Душа архонта (Кочубей) - страница 11

Мужчина закашлялся и заковыристо выругался, помянув «хреновы дожди».

— Хотя, как сказать! Гнилой город, но разрисуй ты доски в Аверне или, скажем, в Велеграде — убили бы тебя без суда и следствия. Сразу под белые рученьки — и прямиком на шибеницу, минуя крепости и суровых начальников. Вот только зачем было так рисковать, я тебя спрашиваю? Днем, при народе? Жизнь не мила или принципы серьезные? Вот если бы ночью, да на здании Городского Совета. Нет, ты меня не слушай. Я, понимаешь ли, сам под знаменами севера воевал, даже ранен был. Проиграли мы, вот я и помалкиваю. «А отчего брюхо располосовано?» — спрашивают. «На вилы напоролся», — отвечаю. Гляди!

Он задрал куртку и показал широкий рубец на животе, заживший неровными, бугристыми краями.

Символ змеи и меча, архонты, война… Когда-нибудь все это обретет истинный смысл. Не зная, как выразить свою благодарность, странница легонько дотронулась до шрама. Галаадец оттолкнул ее руку.

— Э, нет, ты меня не трогай. Я — дварф, ты — человек. И не подумай, что ты баба не симпатичная, но у меня такая позиция жизненная: не люблю, когда меня люди хватают.
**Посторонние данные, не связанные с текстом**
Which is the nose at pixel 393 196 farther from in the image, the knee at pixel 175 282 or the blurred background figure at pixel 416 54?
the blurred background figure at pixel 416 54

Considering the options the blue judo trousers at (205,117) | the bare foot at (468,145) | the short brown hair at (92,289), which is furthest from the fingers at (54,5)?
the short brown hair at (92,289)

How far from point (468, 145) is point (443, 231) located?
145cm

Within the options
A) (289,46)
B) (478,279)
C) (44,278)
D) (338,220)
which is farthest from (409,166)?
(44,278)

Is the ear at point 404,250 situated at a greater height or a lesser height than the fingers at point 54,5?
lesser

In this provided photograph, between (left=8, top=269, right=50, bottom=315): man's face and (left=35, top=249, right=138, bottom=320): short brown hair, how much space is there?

Дело было вовсе не в расовой невинности дварфа, на войне мало кто отличался разборчивостью в связях, включая его самого. Галаадец вспомнил, как однажды ночью вспугнул летучую мышь. Заметавшись, она несколько раз задела его по лицу крыльями — мягко, но жутко. Ощущения от прикосновения девушки были похожими… Это все Проклятая дорога! Мужчина потер старую рану. Пусть разговор сокращает время в пути и прогоняет дурные мысли:

— А как я остроухих-то ненавижу! Думаешь, кто меня разукрасил? Сволочь эльфийская! Я его эрендольскую рожу до сих пор помню, и меч, острый, как лезвие. Прикончу гада, если встречу! Каково это, кишки свои увидеть, а? Но я и не жалею. Не о ране, а о войне. Дело было правое. И тебе в яме гнить не за что.

Стояла удивительная тишина. Природа притаилась в ожидании долгой зимы или дорога прислушивалась к рассказу? Повозка проехала мимо верстового столба. На светлом, не морейском камне скалился человеческий череп. Странница отвернулась.

— Дороги эти, говорят, последняя королева Эймара прокляла. И не только здесь, в Морее, а по всему Эймару. Кто ни ступит на тракт — одержимой тварью становится, но я толстокожий, а тебе, я слыхал, не впервой. Только архонтам скверна не страшна, Проклятые дороги недаром «архонтскими» называют. К ним-то тебе и надо, я думаю. К архонтам то есть. На север иди. Сопри лошадь, оденься прилично, я денег дам. Много не могу, не богат. Морея — гиблое место, и ловить здесь нечего. Я сам хочу на родину податься, в Галаад. Рвану этой зимой, чего тянуть?